Once again, they have fired back against a group they consider the establishment: Richard Cross at Cross Purposes, Jackie Wellfonder at Raging Against the Rhetoric, and Dan Bongino (via Anthropocon) have all blasted the Ambrose move. Waterman’s opponent Greg Kline made a lengthy statement regarding these recent incidents, from which I excerpt:
Interim Chairwoman Diana Waterman’s decision to remove National Committeewoman Nicolee Ambrose from her position on the RNC rules committee was wrong. Nicolee has worked tirelessly for our party. She has built bridges to our activist base, and reached out voters not traditionally aligned with our party.
Furthermore, the decision, and the particular way it was handled, is emblematic of the opaque, insider brand of politics practiced by current party leadership. The decision to remove Nicolee only serves to widen the internal divisions in our party, at the very time we need to be united.
This is the very thing I am running against in my campaign for state party chair.
Once again, we seem to be heading into our state Spring Convention in a contentious mode, divided again at a time when the General Assembly session is reaching its climax. This is shaping up a lot like last spring’s National Committeewoman contest between Ambrose and Audrey Scott, with some of the same battle lines being drawn between various factions and subsets of the party. Waterman was a Scott supporter last spring while many in the reformer wing (including this writer) supported Ambrose for the post.
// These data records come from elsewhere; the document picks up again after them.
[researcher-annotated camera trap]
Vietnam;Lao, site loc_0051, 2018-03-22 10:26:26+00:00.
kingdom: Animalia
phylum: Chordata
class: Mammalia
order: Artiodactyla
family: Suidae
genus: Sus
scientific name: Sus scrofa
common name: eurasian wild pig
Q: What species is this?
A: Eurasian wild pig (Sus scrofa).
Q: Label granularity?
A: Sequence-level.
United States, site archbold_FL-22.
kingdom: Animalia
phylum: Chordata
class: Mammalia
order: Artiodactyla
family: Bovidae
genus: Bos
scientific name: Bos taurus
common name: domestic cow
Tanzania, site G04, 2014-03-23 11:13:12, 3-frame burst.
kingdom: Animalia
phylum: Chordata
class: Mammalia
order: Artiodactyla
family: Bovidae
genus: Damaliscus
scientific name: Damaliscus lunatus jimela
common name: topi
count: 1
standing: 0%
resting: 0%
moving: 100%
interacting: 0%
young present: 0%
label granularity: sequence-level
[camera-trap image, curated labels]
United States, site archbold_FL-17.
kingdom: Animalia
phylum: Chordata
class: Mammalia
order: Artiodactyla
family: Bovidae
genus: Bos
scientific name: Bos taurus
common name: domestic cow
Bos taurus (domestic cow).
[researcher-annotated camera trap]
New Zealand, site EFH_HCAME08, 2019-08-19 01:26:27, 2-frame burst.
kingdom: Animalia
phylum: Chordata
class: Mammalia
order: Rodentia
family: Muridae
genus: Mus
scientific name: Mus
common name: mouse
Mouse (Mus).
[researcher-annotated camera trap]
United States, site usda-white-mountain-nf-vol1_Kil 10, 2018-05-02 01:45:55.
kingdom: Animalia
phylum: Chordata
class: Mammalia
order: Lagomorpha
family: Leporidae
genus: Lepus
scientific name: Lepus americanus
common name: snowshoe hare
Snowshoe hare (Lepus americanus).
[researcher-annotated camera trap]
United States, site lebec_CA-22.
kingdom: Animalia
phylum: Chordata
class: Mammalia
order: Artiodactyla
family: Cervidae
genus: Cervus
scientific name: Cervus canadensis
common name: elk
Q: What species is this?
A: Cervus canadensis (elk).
In this spring’s race, though, loyalties on the “outsider” side may be split between two contenders, Greg Kine and Collins Bailey.
Meanwhile, as we chase Martin O’Malley around the country, House Democrats pass yet another of MOM’s pet tax increases – without a single GOP vote, by the way. As we discuss the election of the chair and the future of the party, an interim chair makes a decision of dubious legality at a time when the person in question was making an attempt to reform the national party and restore the power of the grassroots to the national level.
In my original version of this post, I noted I had not yet spoken with Diana Waterman; however, I did speak to her briefly and candidly earlier tonight at the Wicomico County Lincoln Day Dinner.
In essence, Waterman told me the reasons she selected Louis Pope to be on the Rules Committee were simple: his experience in the national party on that committee and the length of tenure. It was a matter of “continuity,” Diana said. From what I gathered, she wanted Nicolee to focus on other aspects in the state party.
While I can understand the reasoning behind the decision, it doesn’t mean I agree with it and I told her as much. Others who I spoke with about the situation felt that Diana was pushed by people at the national level to make the change, since one of Alex Mooney’s final acts was to place Nicolee on the Rules Committee. This confusion and abrupt change could also lead to a problem with credentials at the upcoming RNC meeting, with other states becoming involved.
My thought is that someone doesn’t like the idea of revisiting the rules adopted at last summer’s convention, an effort spearheaded by Ambrose. There is supposed to be discussion about these rules next month at the RNC spring meeting, and who better to keep the status quo than Louis Pope?